Bild: Keine Mangafiguren, sondern echte Menschen – allerdings in Kostüm.
BERLIN taz | Am liebsten posieren sie in Parks, in voller Montur,
ausgerüstet mit Perücken, Kostümen und Fotokamera: Anastasia Hock und Nadin
Maselowski aus Berlin treffen sich im Japanischen Garten oder im
Schlosspark Sanssouci, sie fotografieren sich vor Kirschblüten, auf
geschwungenen Schlosstreppen. Machmal spaziert ein HipHopper vorbei und
ruft in geografisch-verbaler Verwirrung: "Tsching tschang tschong!"
Allerdings: Sich selber fotografieren die jungen Frauen eigentlich gar
nicht. Sie lichten den Grafen Ciel Phantomhive ab, den Level-E-Vampir Zero
Kiriyuu oder Konan, die Kämpferin im Kimono - je nachdem, welchen
Manga-Charakter sie gerade cosplayen.
"Cosplay? Das sind doch diese Perversen" – "Cosplay? Das ist doch dieser
Kinderquatsch": Das sind die Standard-Vorurteile, mit denen Cosplayer
leben.
In Japan nennt man es seit den neunziger Jahren "kosupure" oder "costume
play" – also Verkleidungsspiel –, wenn sich Menschen wie eine Figur aus
einem Manga kleiden und bewegen. In Deutschland frönen rund 5.000 junge
Menschen diesem Hobby, davon sind siebzig Prozent Frauen. Das jedenfalls
schätzt Peter Müller und der kennt sich aus. Müller ist ein rares Exemplar:
Er ist männlich, 31 Jahre alt (das ist altersmäßig weit über dem
Durchschnitt), Cosplayer - und vielleicht sogar ein Pionier. Schon 1995
verkleidete er sich als Tetsuo aus dem Manga des japanischen Zeichners
Katsuhiro Otomo. Damals reiste er per Regionalzug in den Comicladen nach
Mannheim. "Tierisch peinlich" sei das gewesen, sagt er rückblickend. "Wir
kannten das Wort ,cosplay' gar nicht, es hieß einfach ,verkleiden'."
Heute ist der Schmuckdesigner maßgeblich daran beteiligt, dass Cosplay
einem größeren Personenkreis bekannt ist. Seit 2007 organisiert er die
Deutsche Cosplaymeisterschaft (DCM) auf der Frankfurter Buchmesse. "Es hat
mich genervt, dass bei frühen Wettbewerben das süßeste Mädchen gewann und
Männer keine Chance hatten", sagt er. Darum verfasste Müller ein Regelwerk,
um für Transparenz und Professionalität zu sorgen. "Po, Busen und
Intimbereich müssen ausreichend bedeckt sein", steht darin, und:
"Unsittliches Verhalten führt zur Disqualifikation." Lebende Tiere und
echte Waffen sind verboten.

**Gestellte Aufgabe A:** Gib die Datensätze ab der Zeile mit „From where the“ bis einschließlich zum Ende der Datensätze erneut aus und aktualisiere sie dabei, indem du „Roughly“ durch „Approximately“ ersetzt. Alles andere bleibt unverändert.

**Eingabe:**
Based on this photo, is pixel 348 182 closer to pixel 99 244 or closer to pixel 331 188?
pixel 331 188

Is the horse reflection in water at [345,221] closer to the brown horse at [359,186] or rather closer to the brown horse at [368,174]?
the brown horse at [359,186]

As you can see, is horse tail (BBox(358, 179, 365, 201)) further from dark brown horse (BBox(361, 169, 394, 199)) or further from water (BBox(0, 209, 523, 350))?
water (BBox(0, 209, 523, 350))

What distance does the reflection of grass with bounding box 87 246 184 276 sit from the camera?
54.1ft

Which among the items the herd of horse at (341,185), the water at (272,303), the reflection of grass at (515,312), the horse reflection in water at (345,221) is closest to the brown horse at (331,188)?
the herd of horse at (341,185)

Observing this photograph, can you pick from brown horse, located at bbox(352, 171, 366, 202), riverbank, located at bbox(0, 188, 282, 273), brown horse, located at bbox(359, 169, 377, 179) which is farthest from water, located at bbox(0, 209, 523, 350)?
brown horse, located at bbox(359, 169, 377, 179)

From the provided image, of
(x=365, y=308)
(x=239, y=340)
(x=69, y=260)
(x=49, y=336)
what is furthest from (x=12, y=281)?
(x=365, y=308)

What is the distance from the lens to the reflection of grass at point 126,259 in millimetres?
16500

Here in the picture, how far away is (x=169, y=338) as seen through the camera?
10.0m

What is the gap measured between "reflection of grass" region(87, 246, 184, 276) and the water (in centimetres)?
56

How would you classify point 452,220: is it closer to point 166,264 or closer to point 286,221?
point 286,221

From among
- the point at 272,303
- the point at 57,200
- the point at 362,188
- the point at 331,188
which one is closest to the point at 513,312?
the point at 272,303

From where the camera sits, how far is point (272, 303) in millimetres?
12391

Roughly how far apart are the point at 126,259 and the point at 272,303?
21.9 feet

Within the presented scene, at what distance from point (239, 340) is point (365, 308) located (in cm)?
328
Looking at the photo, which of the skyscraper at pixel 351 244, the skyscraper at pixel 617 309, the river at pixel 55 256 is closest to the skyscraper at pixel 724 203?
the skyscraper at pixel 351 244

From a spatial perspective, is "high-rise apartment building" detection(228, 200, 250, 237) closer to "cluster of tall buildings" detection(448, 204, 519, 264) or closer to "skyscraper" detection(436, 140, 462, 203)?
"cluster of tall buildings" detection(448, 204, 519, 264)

**Gestellte Aufgabe B:** Warum verfasste Peter Müller laut dem Artikel über Cosplay ein Regelwerk für die Wettbewerbe? Antworte in ein bis drei Sätzen.

**Erwartete Ausgabe A:**
From where the camera sits, how far is point (272, 303) in millimetres?
12391

Approximately how far apart are the point at 126,259 and the point at 272,303?
21.9 feet

Within the presented scene, at what distance from point (239, 340) is point (365, 308) located (in cm)?
328
Looking at the photo, which of the skyscraper at pixel 351 244, the skyscraper at pixel 617 309, the river at pixel 55 256 is closest to the skyscraper at pixel 724 203?
the skyscraper at pixel 351 244

From a spatial perspective, is "high-rise apartment building" detection(228, 200, 250, 237) closer to "cluster of tall buildings" detection(448, 204, 519, 264) or closer to "skyscraper" detection(436, 140, 462, 203)?
"cluster of tall buildings" detection(448, 204, 519, 264)

**Erwartete Ausgabe B:** Es hatte ihn genervt, dass bei frühen Wettbewerben das süßeste Mädchen gewann und Männer keine Chance hatten. Mit dem Regelwerk wollte er für Transparenz und Professionalität sorgen.